▶ _What you need to do_
• A. Copy the portion of the WICAT benchmark post that starts with "Relay-Version: version B" and goes on through "Reply-To: mike@wicat.UUCP (Mike Hibler)".
• B. Write the next part of the WICAT benchmark post, picking up after its last sentence.

▶ _Source passage_
>>>

Relay-Version: version B 2.10 5/3/83; site utzoo.UUCP
Posting-Version: version B 2.10.2 9/18/84; site wicat.UUCP
Path: utzoo!watmath!clyde!burl!ulysses!gamma!epsilon!zeta!sabre!petrus!bellcore!decvax!mcnc!philabs!cmcl2!seismo!utah-cs!utah-gr!uplhercules!wicat!mike
From: mike@wicat.UUCP (Mike Hibler)
Newsgroups: net.arch
Subject: WICAT DRYSTONE results and an observation
Message-ID: <144@wicat.UUCP>
Date: Wed, 18-Dec-85 12:04:05 EST
Article-I.D.: wicat.144
Posted: Wed Dec 18 12:04:05 1985
Date-Received: Sat, 21-Dec-85 06:29:53 EST
Reply-To: mike@wicat.UUCP (Mike Hibler)
Organization: WICAT Systems, Orem, Utah
Lines: 59


RESULTS (formatted to plug into the comments at the beginning of dry.c):
------------------------------------------------------------------------------
As is:

 * WICAT MB	68000-8Mhz	System V	WICAT C 4.1	 585	 731 ~
 * WICAT MB	68000-12.5Mhz	System V	WICAT C 4.1	1246	1537 ~
 * WICAT PB	68000-8Mhz	System V	WICAT C 4.1	 998	1226 ~
 * WICAT PB	68000-12.5Mhz	System V	WICAT C 4.1	1530	1898 ~

Using shorts in place of ints:

 * WICAT MB	68000-8Mhz	System V	WICAT C 4.1	 675	 853 S~
 * WICAT MB	68000-12.5Mhz	System V	WICAT C 4.1	1450	1814 S~
 * WICAT PB	68000-8Mhz	System V	WICAT C 4.1	1169	1464 S~
 * WICAT PB	68000-12.5Mhz	System V	WICAT C 4.1	1780	2233 S~

Notes:

 *   ~   For WICAT Systems: MB=MultiBus, PB=Proprietary Bus
------------------------------------------------------------------------------

The 8 Mhz Multibus and all proprietary bus systems access memory across
the system bus, the 12.5 Mhz Multibus CPU has on-board memory.

<<<

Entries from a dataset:
>>>

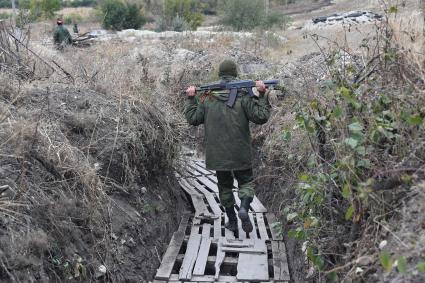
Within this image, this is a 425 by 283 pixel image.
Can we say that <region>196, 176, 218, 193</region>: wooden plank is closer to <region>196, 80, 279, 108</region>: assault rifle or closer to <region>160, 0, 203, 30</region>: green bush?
<region>196, 80, 279, 108</region>: assault rifle

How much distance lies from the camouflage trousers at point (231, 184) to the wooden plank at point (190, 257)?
1.84 feet

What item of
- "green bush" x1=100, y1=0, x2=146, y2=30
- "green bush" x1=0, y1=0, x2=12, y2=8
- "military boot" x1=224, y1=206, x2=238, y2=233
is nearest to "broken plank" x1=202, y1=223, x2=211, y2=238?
"military boot" x1=224, y1=206, x2=238, y2=233

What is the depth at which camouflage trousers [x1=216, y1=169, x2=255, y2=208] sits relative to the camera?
5.99 metres

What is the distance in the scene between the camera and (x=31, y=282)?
3.63 m

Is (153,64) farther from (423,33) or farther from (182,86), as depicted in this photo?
(423,33)

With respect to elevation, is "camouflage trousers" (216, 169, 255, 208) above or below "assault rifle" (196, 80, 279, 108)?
below

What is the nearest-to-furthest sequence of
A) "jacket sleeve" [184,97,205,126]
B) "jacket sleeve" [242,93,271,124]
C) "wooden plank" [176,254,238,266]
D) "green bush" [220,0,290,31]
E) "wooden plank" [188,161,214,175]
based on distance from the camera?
"wooden plank" [176,254,238,266] < "jacket sleeve" [242,93,271,124] < "jacket sleeve" [184,97,205,126] < "wooden plank" [188,161,214,175] < "green bush" [220,0,290,31]

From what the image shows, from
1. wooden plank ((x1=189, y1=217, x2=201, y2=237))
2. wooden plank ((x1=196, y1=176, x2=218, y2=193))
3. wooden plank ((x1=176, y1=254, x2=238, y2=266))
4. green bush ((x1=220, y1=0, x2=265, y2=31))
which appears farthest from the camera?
green bush ((x1=220, y1=0, x2=265, y2=31))

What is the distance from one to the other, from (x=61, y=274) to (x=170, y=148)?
3.22 m

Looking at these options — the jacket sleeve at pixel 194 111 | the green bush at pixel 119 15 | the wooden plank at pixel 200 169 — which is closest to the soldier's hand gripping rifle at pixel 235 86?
the jacket sleeve at pixel 194 111

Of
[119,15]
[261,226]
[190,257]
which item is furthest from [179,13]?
[190,257]

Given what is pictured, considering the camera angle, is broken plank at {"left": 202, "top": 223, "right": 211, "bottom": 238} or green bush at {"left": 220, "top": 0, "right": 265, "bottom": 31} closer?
broken plank at {"left": 202, "top": 223, "right": 211, "bottom": 238}

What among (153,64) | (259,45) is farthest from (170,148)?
(259,45)

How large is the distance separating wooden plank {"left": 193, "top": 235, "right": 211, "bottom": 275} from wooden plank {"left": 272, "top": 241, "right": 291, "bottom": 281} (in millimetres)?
722
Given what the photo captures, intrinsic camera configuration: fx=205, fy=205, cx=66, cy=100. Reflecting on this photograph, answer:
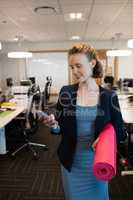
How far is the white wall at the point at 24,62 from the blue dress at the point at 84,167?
6923 millimetres

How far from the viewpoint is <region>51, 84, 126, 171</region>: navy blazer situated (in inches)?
49.4

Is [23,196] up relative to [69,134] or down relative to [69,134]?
down

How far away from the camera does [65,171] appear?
140 centimetres

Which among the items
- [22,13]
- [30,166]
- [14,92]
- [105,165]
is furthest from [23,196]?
[14,92]

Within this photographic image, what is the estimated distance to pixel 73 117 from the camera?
1289 millimetres

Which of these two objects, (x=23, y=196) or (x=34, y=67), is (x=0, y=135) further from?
(x=34, y=67)

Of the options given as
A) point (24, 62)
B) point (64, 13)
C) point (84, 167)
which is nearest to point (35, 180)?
point (84, 167)

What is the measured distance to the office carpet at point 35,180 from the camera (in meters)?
2.41

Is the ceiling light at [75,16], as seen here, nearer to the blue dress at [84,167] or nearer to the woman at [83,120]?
the woman at [83,120]

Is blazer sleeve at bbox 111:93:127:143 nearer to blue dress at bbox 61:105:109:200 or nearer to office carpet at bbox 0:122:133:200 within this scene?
blue dress at bbox 61:105:109:200

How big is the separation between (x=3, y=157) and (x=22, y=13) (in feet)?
8.30

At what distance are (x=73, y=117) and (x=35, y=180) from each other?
71.1 inches

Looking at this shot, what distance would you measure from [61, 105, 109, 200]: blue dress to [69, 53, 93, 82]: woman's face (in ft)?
0.67

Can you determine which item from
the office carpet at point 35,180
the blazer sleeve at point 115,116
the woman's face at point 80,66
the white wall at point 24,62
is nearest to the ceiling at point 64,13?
the woman's face at point 80,66
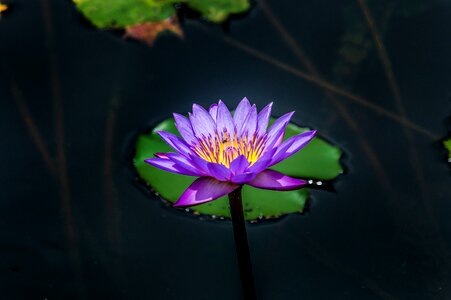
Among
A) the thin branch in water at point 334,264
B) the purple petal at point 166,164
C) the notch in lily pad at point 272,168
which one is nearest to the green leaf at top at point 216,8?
the notch in lily pad at point 272,168

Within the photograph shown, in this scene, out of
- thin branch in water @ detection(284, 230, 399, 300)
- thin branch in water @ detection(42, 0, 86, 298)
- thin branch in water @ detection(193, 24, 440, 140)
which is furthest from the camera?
thin branch in water @ detection(193, 24, 440, 140)

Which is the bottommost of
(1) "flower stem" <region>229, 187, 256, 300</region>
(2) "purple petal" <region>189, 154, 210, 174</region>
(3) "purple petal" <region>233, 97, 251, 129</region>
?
(1) "flower stem" <region>229, 187, 256, 300</region>

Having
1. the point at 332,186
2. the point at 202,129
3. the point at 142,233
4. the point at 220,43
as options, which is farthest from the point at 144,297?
the point at 220,43

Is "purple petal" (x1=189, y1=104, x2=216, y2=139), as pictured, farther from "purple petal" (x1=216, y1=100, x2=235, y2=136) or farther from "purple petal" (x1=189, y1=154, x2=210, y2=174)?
"purple petal" (x1=189, y1=154, x2=210, y2=174)

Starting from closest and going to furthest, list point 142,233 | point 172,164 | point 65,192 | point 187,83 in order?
point 172,164 → point 142,233 → point 65,192 → point 187,83

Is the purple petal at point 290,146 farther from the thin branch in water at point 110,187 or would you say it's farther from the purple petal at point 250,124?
the thin branch in water at point 110,187

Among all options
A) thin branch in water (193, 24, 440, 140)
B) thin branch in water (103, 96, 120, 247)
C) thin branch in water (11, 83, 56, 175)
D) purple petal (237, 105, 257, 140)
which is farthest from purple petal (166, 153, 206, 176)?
thin branch in water (193, 24, 440, 140)

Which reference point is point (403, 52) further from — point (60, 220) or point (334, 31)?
point (60, 220)
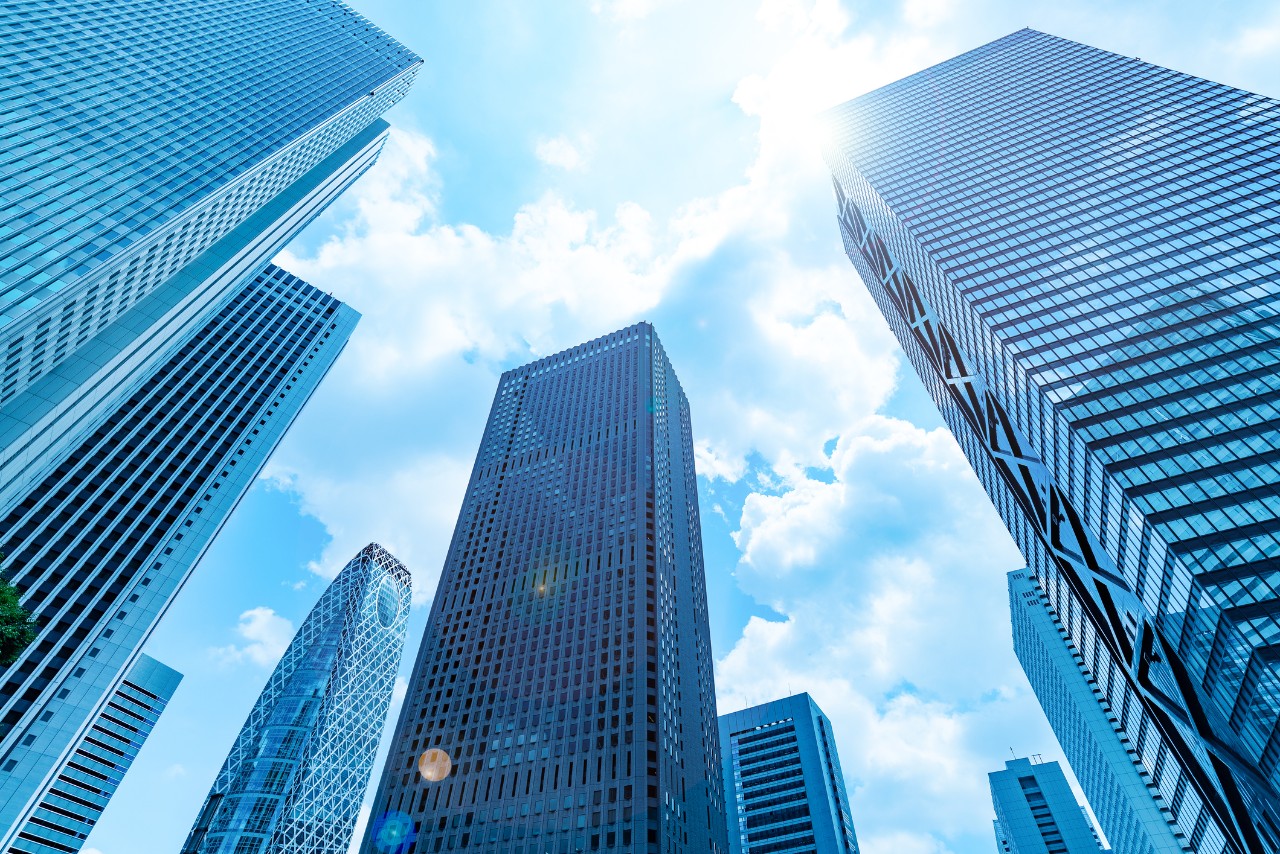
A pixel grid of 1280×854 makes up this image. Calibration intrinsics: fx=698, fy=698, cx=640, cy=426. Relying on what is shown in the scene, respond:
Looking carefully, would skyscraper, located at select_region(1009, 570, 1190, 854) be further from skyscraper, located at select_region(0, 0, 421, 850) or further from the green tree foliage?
skyscraper, located at select_region(0, 0, 421, 850)

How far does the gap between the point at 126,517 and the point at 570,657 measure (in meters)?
75.4

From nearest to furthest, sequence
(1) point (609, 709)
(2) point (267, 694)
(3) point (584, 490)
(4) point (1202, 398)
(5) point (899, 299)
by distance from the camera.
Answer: (4) point (1202, 398) → (1) point (609, 709) → (3) point (584, 490) → (5) point (899, 299) → (2) point (267, 694)

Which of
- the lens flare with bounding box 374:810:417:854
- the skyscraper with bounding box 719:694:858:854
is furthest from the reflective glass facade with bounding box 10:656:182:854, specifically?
the skyscraper with bounding box 719:694:858:854

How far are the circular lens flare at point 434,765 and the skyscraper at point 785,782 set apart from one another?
84209 mm

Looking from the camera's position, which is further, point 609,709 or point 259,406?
point 259,406

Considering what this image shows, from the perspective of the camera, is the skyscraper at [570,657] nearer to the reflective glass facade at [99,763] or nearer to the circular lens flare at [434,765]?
the circular lens flare at [434,765]

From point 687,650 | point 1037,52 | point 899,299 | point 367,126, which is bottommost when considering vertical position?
point 687,650

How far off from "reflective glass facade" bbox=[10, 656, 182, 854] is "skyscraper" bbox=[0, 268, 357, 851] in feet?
15.2

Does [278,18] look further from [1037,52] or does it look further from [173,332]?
[1037,52]

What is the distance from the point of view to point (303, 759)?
17162 cm

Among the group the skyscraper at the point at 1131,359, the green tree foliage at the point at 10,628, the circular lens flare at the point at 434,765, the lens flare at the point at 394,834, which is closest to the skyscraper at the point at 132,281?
the green tree foliage at the point at 10,628

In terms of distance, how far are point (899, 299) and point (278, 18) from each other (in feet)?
460

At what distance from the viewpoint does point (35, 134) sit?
7569 centimetres

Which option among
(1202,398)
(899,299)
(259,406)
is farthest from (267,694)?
(1202,398)
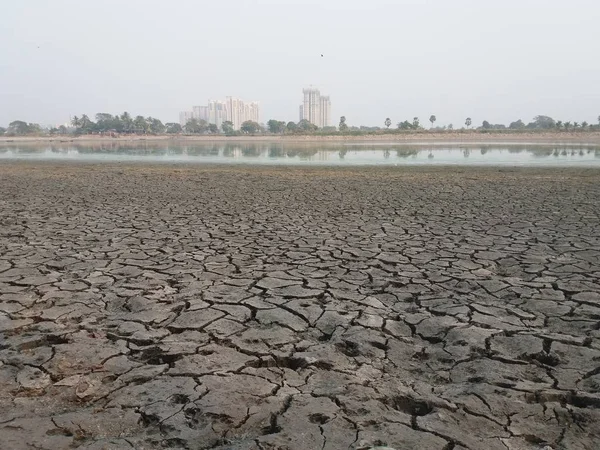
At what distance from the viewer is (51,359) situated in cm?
252

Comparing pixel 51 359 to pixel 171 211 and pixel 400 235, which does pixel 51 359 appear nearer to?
pixel 400 235

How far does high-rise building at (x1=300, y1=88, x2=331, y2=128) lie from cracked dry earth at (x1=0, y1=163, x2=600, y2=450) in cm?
12673

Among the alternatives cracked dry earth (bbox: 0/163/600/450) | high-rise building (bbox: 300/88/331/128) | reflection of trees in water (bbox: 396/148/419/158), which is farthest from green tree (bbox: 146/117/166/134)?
cracked dry earth (bbox: 0/163/600/450)

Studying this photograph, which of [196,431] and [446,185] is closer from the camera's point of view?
[196,431]

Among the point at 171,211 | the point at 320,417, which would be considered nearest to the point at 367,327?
the point at 320,417

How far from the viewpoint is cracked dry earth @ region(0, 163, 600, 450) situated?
1.94m

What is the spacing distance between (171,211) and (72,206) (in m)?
1.92

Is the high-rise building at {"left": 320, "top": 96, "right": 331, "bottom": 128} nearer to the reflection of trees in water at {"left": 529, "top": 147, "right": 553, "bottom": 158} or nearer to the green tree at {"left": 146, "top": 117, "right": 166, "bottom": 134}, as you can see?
the green tree at {"left": 146, "top": 117, "right": 166, "bottom": 134}

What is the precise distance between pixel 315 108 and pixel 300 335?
134 m

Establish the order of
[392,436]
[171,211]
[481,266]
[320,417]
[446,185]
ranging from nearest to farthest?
[392,436] < [320,417] < [481,266] < [171,211] < [446,185]

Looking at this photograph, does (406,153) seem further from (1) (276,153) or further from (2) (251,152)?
(2) (251,152)

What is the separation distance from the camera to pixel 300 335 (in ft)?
9.38

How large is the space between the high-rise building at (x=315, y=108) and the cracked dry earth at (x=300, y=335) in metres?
127

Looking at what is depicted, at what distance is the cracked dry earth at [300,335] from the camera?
6.37ft
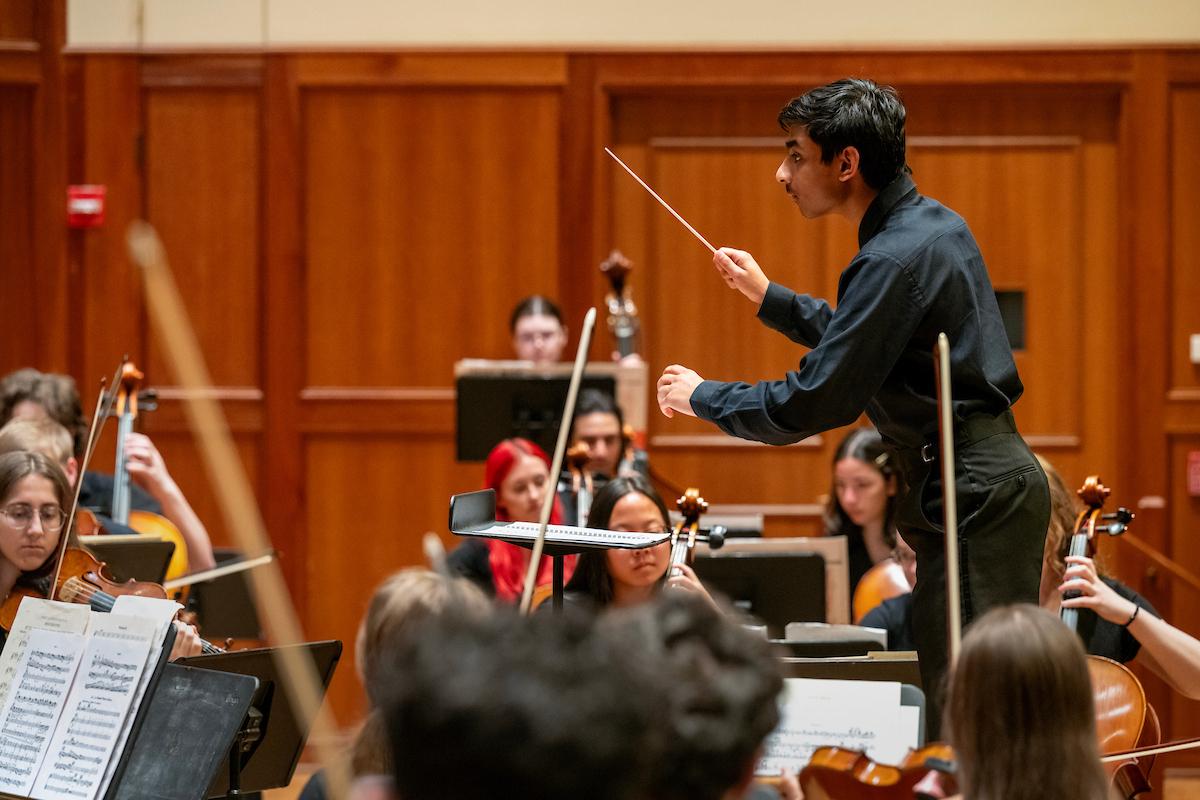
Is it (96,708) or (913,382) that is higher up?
(913,382)

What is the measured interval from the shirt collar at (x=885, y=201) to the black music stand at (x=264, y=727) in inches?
47.6

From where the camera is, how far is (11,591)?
3070 mm

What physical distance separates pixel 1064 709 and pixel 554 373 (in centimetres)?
321

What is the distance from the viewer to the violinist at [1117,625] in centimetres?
293

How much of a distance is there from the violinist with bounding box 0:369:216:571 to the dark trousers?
236 cm

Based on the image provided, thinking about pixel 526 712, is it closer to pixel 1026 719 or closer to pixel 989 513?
pixel 1026 719

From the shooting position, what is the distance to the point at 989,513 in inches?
95.3

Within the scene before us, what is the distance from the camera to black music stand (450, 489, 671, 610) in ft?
7.34

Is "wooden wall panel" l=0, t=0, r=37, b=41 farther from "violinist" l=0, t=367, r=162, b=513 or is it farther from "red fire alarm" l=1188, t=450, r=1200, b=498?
"red fire alarm" l=1188, t=450, r=1200, b=498

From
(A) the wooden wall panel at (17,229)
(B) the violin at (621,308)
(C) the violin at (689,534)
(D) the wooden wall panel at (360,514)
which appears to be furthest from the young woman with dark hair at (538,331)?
(A) the wooden wall panel at (17,229)

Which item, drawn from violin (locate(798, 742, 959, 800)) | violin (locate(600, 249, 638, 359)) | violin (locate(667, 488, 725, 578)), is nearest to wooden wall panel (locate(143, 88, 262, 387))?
violin (locate(600, 249, 638, 359))

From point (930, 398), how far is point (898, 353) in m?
0.09

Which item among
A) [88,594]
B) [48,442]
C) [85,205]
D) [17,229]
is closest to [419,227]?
[85,205]

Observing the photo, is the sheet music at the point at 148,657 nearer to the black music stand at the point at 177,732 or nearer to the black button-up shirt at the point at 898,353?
the black music stand at the point at 177,732
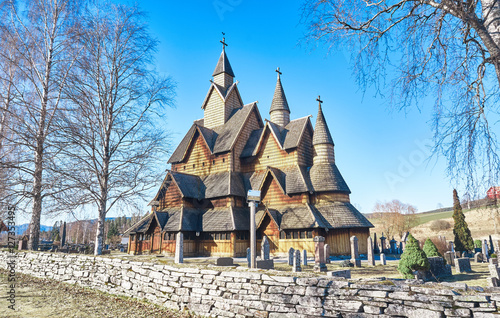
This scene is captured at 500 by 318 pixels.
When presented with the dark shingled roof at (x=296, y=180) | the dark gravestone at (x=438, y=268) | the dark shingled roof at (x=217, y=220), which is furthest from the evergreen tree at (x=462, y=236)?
the dark shingled roof at (x=217, y=220)

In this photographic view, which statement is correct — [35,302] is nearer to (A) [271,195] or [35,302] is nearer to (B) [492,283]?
(B) [492,283]

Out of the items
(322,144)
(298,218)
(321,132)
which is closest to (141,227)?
(298,218)

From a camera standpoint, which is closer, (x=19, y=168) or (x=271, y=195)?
(x=19, y=168)

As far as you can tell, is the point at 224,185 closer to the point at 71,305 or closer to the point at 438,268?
the point at 438,268

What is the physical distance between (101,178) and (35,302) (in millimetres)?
7299

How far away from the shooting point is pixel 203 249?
26.2 meters

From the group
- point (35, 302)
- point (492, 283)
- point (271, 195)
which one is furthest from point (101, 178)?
point (492, 283)

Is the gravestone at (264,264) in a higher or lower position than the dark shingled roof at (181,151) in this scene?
lower

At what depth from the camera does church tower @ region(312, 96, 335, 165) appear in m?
27.1

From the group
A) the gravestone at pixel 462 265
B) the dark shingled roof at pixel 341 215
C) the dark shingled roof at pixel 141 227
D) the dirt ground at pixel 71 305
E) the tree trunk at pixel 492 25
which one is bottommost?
the dirt ground at pixel 71 305

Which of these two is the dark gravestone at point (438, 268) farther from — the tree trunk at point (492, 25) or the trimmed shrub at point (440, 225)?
the trimmed shrub at point (440, 225)

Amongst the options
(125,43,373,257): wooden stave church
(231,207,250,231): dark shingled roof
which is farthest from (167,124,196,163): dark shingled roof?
(231,207,250,231): dark shingled roof

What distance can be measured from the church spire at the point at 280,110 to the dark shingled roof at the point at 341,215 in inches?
451

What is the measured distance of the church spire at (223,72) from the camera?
1411 inches
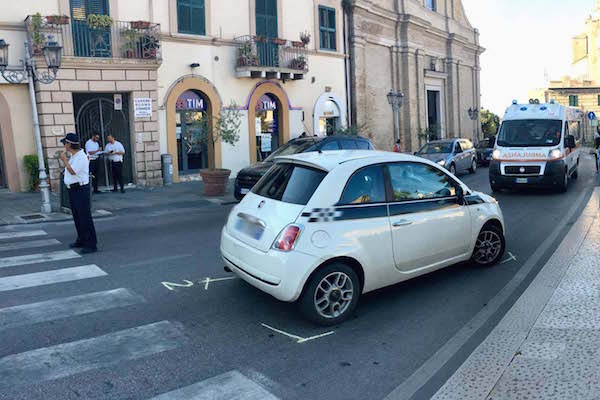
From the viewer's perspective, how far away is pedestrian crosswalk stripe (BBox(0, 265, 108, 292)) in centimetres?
682

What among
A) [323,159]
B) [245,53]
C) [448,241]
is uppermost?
[245,53]

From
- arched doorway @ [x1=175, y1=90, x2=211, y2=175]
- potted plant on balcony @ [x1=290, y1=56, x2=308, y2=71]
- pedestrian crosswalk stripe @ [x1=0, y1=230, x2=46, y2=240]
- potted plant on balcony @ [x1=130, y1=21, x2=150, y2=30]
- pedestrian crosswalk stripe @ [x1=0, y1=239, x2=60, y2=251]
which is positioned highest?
potted plant on balcony @ [x1=130, y1=21, x2=150, y2=30]

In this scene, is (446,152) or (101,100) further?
(446,152)

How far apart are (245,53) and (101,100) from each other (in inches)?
226

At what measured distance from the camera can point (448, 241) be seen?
257 inches

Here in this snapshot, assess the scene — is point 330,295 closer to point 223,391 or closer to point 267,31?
point 223,391

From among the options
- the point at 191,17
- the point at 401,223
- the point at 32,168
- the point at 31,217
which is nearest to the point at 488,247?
the point at 401,223

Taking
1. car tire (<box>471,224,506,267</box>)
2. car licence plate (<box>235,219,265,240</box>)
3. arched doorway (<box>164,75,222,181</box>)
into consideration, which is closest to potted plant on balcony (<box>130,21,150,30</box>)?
arched doorway (<box>164,75,222,181</box>)

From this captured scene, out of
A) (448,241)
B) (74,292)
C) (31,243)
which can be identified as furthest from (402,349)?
(31,243)

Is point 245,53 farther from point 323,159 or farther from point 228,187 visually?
point 323,159

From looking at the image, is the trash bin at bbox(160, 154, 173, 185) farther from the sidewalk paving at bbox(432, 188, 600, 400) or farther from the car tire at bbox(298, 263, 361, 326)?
the car tire at bbox(298, 263, 361, 326)

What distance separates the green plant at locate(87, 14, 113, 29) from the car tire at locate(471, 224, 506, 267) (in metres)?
14.0

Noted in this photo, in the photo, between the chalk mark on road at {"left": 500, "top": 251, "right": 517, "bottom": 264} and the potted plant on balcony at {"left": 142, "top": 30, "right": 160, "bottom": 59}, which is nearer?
the chalk mark on road at {"left": 500, "top": 251, "right": 517, "bottom": 264}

<<<

▶ _The answers_
• A.
Relay-Version: version B 2.10 5/3/83; site utzoo.UUCP
Posting-Version: version B 2.10.2 9/18/84; site wicat.UUCP
Path: utzoo!watmath!clyde!burl!ulysses!gamma!epsilon!zeta!sabre!petrus!bellcore!decvax!mcnc!philabs!cmcl2!seismo!utah-cs!utah-gr!uplhercules!wicat!mike
From: mike@wicat.UUCP (Mike Hibler)
Newsgroups: net.arch
Subject: WICAT DRYSTONE results and an observation
Message-ID: <144@wicat.UUCP>
Date: Wed, 18-Dec-85 12:04:05 EST
Article-I.D.: wicat.144
Posted: Wed Dec 18 12:04:05 1985
Date-Received: Sat, 21-Dec-85 06:29:53 EST
Reply-To: mike@wicat.UUCP (Mike Hibler)

• B.
WICAT's System V is derived from UniSoft's Uniplus+ and AT&T's version
5.2 release 1.

The WICAT C compiler is derived from the original MIT 68000 compiler and
AT&T's PCC.


OBSERVATION (stop me if you have heard this before...):
------------------------------------------------------------------------------
Some "optimizers" may ruin the instruction mix which the program
attempts to achieve.  For example in the following piece of code
from the main loop of Proc0:

	for (CharIndex = 'A'; CharIndex <= Char2Glob; ++CharIndex)
		if (EnumLoc == Func1(CharIndex, 'C'))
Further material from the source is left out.